Locate every line in the entries below that contains the string "point", and copy each of those lines in full.

**RECORDS PROVIDED:**
★ ★ ★

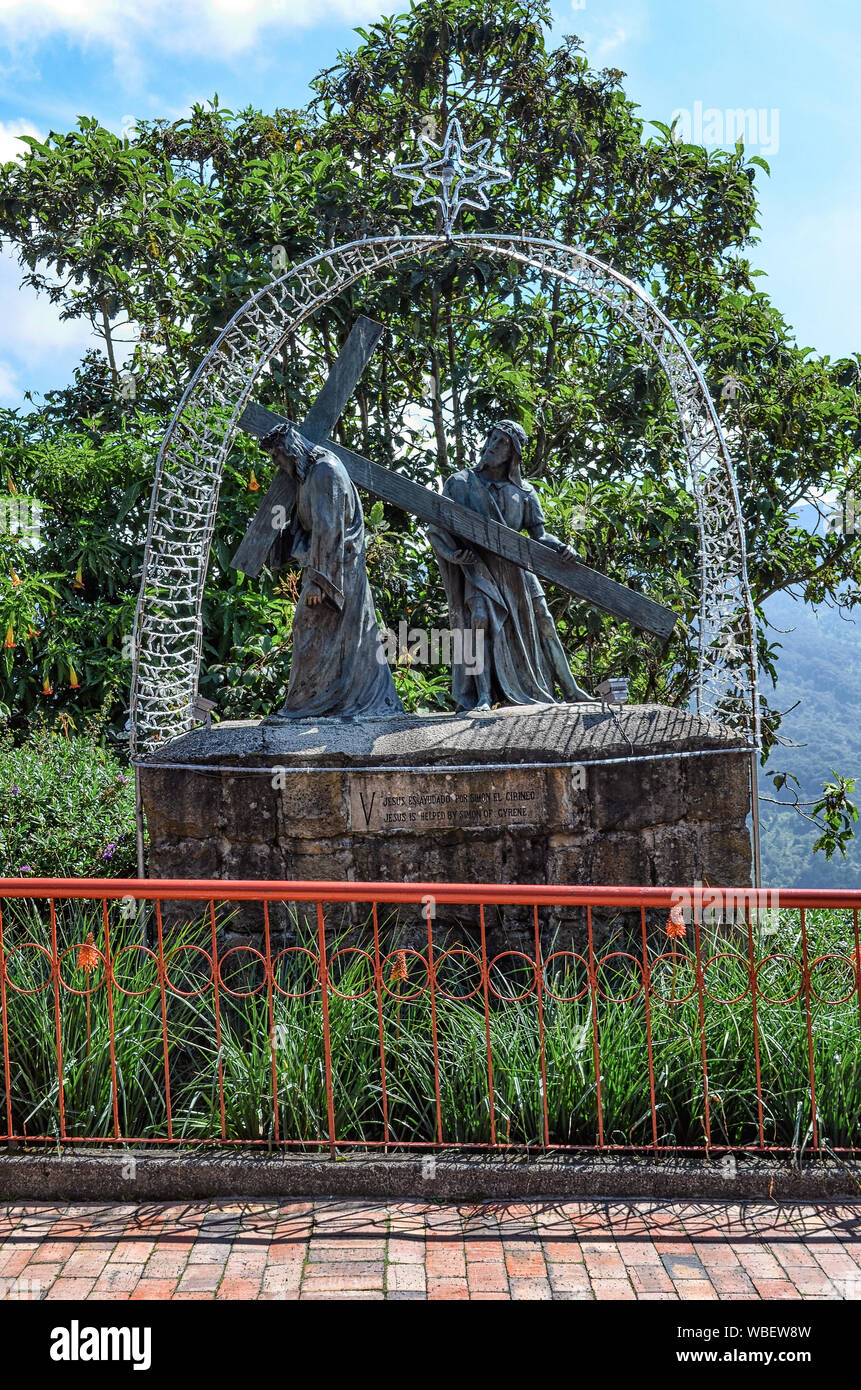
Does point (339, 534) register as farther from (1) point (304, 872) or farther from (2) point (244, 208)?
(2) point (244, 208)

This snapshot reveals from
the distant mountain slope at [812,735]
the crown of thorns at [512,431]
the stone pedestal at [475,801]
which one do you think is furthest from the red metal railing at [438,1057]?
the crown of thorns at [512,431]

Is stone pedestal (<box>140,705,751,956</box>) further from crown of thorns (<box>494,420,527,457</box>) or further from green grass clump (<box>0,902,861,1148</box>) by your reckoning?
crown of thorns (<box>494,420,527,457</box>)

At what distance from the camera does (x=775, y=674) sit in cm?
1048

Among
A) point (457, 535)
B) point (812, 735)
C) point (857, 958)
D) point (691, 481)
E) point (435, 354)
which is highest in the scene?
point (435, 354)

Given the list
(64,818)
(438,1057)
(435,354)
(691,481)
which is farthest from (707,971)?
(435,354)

★ ★ ★

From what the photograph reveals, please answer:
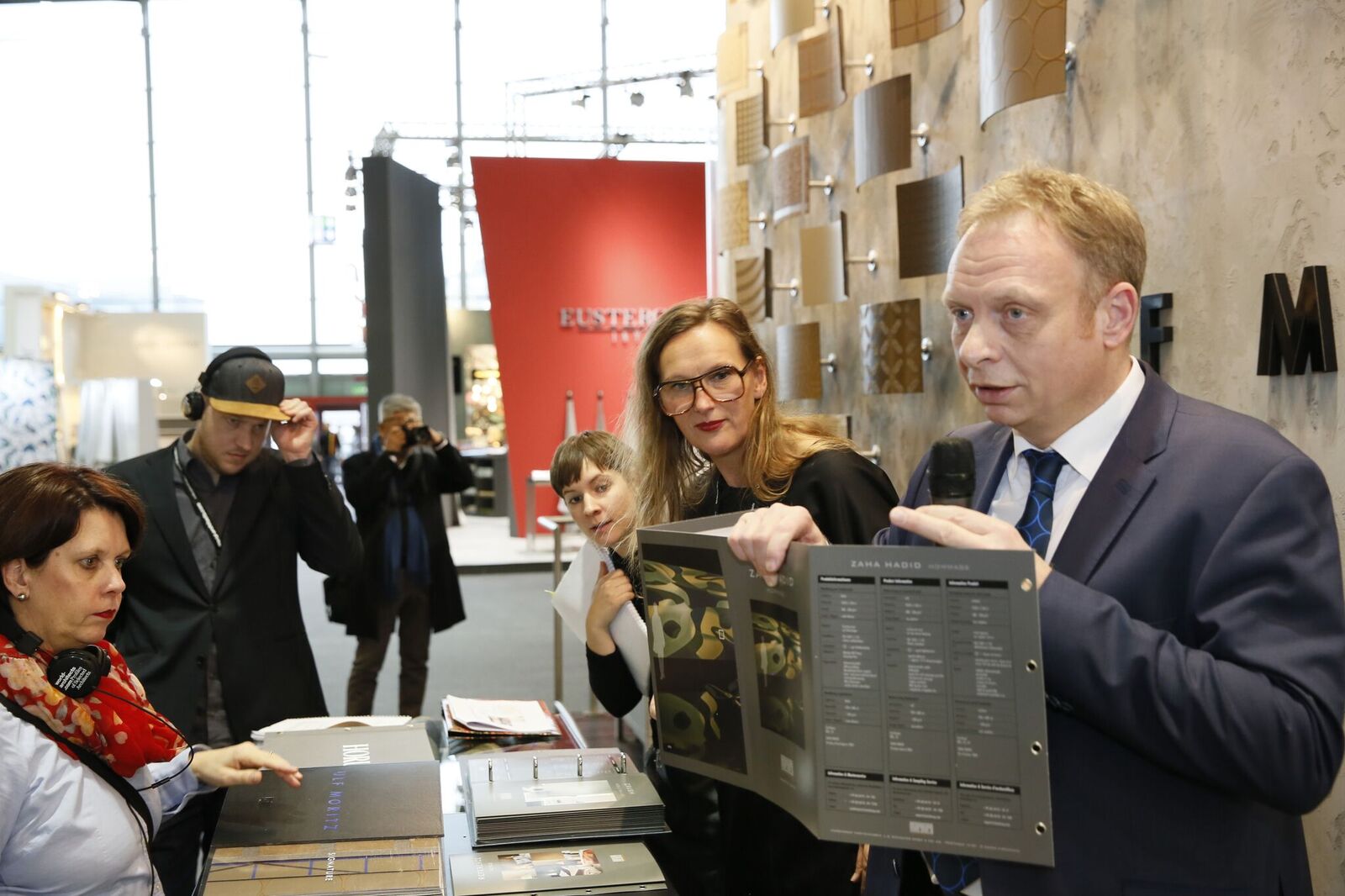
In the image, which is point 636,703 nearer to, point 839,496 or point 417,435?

★ ★ ★

**EXERCISE ANSWER:**
Does point (339, 534) register as farther from (1) point (304, 872) or farther from (2) point (244, 208)?
(2) point (244, 208)
A) point (457, 535)
B) point (812, 735)
C) point (857, 958)
D) point (691, 481)
E) point (435, 354)
point (435, 354)
In the image, which is point 636,703 nearer to, point 839,496 or point 417,435?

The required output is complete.